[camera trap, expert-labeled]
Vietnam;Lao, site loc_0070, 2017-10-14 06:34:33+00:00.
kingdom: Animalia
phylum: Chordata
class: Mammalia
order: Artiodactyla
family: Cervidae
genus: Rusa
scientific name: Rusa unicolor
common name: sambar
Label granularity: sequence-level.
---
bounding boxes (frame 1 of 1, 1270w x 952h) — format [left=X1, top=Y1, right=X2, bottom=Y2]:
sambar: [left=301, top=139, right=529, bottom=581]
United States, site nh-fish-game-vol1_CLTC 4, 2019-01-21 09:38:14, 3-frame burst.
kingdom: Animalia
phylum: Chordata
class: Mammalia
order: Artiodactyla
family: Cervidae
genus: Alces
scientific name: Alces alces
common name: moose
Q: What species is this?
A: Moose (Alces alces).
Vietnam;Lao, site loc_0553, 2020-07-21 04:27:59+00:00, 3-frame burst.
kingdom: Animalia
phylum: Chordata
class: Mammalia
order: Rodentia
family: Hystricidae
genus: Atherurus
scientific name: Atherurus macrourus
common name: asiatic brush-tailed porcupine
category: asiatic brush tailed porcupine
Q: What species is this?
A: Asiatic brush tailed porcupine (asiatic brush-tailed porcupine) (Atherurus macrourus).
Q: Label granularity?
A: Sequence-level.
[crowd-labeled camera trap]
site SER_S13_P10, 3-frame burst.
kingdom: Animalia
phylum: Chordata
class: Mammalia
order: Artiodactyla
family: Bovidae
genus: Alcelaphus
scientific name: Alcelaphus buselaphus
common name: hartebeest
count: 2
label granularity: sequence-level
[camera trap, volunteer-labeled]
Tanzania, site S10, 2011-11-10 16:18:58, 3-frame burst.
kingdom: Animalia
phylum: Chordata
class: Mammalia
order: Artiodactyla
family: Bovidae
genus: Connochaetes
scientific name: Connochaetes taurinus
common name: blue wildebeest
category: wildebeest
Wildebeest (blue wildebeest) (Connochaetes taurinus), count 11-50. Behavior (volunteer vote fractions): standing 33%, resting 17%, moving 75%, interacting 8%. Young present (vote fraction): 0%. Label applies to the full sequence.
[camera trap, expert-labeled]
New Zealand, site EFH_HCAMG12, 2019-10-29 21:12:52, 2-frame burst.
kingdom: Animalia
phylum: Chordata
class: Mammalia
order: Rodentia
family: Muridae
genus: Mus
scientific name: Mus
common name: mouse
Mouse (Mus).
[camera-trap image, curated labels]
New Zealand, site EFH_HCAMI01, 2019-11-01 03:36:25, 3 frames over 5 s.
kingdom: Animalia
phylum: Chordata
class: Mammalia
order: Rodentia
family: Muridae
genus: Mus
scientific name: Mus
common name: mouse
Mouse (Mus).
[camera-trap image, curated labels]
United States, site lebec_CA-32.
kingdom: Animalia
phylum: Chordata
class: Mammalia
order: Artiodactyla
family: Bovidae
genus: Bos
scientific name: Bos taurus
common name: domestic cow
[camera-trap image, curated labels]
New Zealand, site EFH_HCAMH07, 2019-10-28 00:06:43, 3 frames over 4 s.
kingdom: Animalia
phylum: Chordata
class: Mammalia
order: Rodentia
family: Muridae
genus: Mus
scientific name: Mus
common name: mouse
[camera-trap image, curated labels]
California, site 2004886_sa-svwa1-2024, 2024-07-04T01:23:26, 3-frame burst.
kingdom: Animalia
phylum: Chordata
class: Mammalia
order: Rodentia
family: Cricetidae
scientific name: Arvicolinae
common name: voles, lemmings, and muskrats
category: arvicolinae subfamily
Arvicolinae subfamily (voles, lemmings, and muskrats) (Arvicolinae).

**Task instructions**
Collect each line above holding the string "labeled".

**Your solution**
[camera trap, expert-labeled]
[crowd-labeled camera trap]
[camera trap, volunteer-labeled]
[camera trap, expert-labeled]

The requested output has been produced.